[Saved entries]
========================
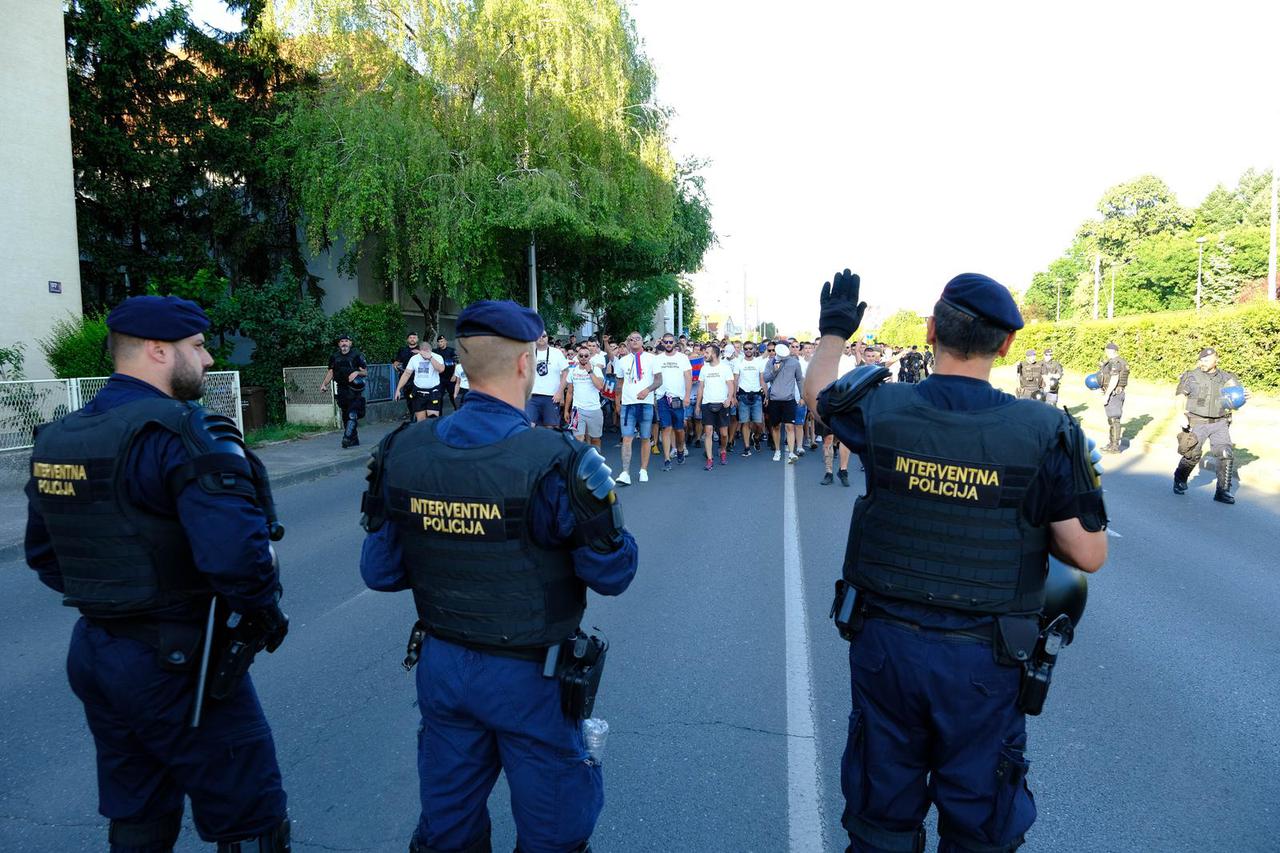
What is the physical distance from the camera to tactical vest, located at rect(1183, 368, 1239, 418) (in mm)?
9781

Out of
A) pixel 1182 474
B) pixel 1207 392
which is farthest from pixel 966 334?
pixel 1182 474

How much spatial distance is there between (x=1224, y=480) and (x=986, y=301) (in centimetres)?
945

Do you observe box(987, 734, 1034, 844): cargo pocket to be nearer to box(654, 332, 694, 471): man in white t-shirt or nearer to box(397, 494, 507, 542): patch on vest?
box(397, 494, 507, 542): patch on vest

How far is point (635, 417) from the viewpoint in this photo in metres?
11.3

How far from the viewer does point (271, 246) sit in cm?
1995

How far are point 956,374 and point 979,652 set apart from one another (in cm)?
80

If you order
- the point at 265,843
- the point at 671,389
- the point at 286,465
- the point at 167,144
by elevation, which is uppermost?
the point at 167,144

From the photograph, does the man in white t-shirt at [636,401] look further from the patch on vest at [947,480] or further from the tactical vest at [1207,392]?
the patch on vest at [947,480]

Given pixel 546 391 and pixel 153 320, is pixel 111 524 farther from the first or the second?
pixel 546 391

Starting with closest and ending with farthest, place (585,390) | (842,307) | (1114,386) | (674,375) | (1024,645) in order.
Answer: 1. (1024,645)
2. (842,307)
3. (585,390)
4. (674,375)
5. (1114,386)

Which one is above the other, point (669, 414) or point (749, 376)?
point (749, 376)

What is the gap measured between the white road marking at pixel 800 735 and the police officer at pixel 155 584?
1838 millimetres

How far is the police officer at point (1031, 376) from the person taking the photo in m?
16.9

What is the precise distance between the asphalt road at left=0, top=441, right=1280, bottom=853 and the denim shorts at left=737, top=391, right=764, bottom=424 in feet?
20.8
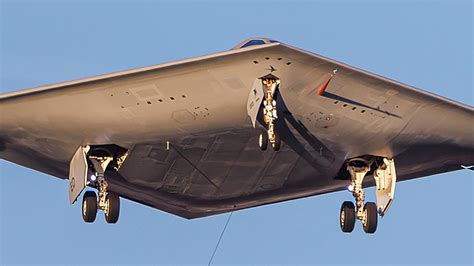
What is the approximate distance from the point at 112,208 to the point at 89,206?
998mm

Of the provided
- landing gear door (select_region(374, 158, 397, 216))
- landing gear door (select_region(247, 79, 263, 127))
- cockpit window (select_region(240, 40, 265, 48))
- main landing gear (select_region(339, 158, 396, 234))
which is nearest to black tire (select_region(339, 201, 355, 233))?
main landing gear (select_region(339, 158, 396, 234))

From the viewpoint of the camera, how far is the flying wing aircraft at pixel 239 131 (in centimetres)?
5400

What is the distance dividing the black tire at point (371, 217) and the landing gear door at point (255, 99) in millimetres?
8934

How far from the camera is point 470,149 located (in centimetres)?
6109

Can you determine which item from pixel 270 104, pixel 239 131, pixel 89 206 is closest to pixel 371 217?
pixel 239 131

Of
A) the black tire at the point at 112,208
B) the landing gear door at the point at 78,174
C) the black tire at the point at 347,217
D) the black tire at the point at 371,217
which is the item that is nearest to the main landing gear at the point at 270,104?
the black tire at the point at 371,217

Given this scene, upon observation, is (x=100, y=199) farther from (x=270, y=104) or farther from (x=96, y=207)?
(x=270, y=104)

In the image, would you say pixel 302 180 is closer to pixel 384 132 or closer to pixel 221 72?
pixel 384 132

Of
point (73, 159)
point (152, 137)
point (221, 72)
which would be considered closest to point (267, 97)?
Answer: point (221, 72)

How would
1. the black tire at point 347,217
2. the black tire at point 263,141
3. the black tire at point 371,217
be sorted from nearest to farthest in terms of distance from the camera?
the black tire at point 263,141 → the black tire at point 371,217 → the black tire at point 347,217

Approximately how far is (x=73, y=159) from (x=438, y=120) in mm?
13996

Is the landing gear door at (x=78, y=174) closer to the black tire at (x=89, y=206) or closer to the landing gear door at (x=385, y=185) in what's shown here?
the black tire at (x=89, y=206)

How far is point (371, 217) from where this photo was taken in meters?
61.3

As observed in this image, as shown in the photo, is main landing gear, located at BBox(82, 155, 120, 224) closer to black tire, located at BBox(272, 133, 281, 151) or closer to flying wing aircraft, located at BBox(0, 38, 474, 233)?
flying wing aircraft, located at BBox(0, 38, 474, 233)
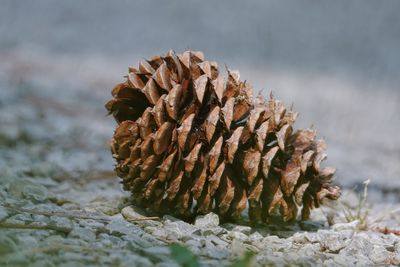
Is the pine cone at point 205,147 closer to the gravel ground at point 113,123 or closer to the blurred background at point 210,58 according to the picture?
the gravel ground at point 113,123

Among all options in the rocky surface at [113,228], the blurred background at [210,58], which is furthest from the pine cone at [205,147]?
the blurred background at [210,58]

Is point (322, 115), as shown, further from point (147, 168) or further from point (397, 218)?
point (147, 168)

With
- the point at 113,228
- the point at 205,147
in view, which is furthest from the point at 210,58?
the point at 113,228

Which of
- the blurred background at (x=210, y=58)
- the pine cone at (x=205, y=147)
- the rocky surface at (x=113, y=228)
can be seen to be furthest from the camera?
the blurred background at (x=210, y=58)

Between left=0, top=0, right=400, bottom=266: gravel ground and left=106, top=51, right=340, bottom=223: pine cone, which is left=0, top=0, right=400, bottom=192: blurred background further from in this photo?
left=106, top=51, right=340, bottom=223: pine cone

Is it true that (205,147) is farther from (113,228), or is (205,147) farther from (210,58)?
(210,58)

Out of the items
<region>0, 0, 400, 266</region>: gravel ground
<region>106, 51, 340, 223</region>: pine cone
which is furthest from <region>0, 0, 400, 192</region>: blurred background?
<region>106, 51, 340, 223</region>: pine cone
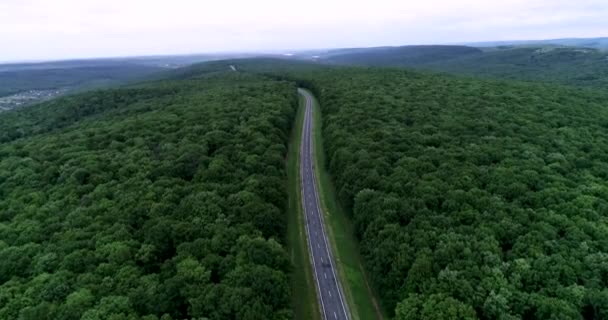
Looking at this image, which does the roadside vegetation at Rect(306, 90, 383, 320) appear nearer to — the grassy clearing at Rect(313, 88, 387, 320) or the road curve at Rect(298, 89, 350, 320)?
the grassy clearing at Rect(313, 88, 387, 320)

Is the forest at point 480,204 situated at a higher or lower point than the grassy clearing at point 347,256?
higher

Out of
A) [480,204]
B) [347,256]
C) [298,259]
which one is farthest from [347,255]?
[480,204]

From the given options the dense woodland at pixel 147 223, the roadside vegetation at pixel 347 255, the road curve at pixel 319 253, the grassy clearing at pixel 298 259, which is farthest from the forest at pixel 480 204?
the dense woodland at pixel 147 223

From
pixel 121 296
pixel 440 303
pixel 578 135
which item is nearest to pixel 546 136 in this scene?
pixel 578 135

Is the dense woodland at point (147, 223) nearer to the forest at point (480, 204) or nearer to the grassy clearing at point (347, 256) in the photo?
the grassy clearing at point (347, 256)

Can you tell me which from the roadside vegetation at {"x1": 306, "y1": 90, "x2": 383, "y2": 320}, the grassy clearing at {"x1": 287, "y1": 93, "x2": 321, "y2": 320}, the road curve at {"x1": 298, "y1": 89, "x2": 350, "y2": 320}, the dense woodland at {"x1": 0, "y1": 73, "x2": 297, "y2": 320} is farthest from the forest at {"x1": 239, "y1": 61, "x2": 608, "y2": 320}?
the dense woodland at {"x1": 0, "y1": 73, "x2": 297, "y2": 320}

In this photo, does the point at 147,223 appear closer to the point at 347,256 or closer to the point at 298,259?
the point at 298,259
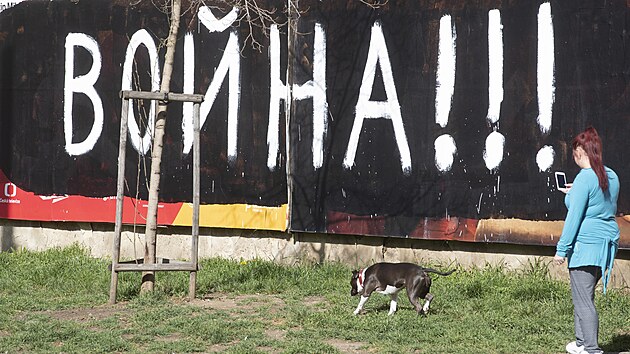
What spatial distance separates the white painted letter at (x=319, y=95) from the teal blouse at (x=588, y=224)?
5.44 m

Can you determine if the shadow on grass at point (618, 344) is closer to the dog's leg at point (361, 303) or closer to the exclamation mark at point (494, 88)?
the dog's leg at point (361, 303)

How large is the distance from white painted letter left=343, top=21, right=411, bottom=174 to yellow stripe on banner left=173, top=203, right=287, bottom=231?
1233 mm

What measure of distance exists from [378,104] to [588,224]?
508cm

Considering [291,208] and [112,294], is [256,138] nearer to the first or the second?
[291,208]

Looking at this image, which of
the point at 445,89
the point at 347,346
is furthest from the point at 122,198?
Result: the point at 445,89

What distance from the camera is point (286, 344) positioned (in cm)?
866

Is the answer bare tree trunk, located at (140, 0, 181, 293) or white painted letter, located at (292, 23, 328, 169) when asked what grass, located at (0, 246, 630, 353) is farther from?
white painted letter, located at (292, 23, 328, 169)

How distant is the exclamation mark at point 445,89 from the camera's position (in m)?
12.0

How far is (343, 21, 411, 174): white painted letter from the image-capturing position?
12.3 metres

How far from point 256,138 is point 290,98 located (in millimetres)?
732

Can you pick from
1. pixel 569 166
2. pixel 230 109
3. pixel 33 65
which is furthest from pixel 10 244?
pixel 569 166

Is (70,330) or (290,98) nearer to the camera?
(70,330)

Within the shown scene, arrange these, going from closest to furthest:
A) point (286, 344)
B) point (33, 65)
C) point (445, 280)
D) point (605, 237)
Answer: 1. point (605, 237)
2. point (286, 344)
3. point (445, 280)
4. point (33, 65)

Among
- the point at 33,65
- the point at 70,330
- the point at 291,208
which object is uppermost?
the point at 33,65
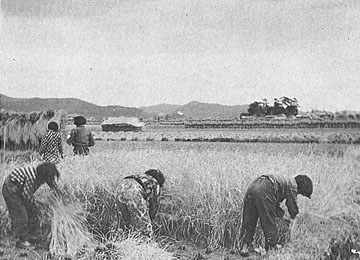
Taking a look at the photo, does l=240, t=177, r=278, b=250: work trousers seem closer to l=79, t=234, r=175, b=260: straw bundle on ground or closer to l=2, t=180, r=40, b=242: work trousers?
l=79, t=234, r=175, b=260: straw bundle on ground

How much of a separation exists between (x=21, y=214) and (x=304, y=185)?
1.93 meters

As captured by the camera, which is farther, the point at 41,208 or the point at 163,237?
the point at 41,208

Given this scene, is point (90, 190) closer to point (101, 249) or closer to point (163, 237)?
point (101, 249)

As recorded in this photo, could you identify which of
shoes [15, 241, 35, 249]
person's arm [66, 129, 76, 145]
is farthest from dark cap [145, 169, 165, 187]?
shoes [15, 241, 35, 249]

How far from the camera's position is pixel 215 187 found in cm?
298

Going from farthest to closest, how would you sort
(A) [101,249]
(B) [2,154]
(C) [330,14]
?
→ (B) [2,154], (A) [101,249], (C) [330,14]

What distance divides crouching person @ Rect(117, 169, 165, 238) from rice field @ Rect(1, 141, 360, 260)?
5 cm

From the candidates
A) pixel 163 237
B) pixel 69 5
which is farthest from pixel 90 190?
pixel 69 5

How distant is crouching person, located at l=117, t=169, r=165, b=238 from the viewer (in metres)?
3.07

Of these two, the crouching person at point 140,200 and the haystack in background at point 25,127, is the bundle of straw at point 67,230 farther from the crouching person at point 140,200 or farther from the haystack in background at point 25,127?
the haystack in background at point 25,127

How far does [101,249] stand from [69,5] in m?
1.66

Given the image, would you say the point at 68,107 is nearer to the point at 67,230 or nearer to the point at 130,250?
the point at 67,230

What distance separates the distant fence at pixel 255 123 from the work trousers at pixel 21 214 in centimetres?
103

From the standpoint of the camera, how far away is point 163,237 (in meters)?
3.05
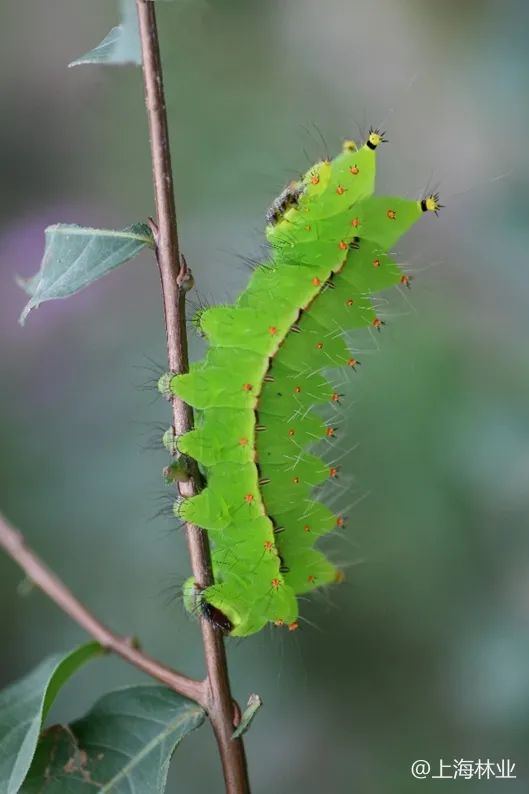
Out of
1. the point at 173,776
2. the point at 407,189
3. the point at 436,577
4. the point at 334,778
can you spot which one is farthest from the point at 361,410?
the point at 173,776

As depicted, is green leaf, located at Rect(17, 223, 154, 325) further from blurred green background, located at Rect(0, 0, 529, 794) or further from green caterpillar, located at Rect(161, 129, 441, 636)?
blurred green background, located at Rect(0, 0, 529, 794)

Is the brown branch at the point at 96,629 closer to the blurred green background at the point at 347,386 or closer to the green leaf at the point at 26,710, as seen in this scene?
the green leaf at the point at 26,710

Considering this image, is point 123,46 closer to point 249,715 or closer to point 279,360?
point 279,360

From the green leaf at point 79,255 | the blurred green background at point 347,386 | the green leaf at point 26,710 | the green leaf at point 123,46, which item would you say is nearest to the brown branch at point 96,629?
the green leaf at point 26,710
========================
**Your goal**
Can you output, verbatim, the rows from the line containing "What measure of" up to and including the line containing "12.3 metres"?

**Result of the exercise**
What measure of distance exists from [378,104] to [588,224]?
508cm

Considering [291,208] and [112,294], is [256,138] nearer to the first or the second?
[291,208]

Looking at this image, which of
the point at 445,89
the point at 347,346
is furthest from the point at 122,198?
Result: the point at 445,89

What distance from the camera is point (286, 344) positioned (in cm)?
866

Is the answer bare tree trunk, located at (140, 0, 181, 293) or white painted letter, located at (292, 23, 328, 169) when asked what grass, located at (0, 246, 630, 353) is farther from?
white painted letter, located at (292, 23, 328, 169)

How distant is the exclamation mark at point 445,89 from the camera's position (in m)?
12.0

How far is (343, 21, 411, 174): white painted letter from the image-capturing position?
12.3 metres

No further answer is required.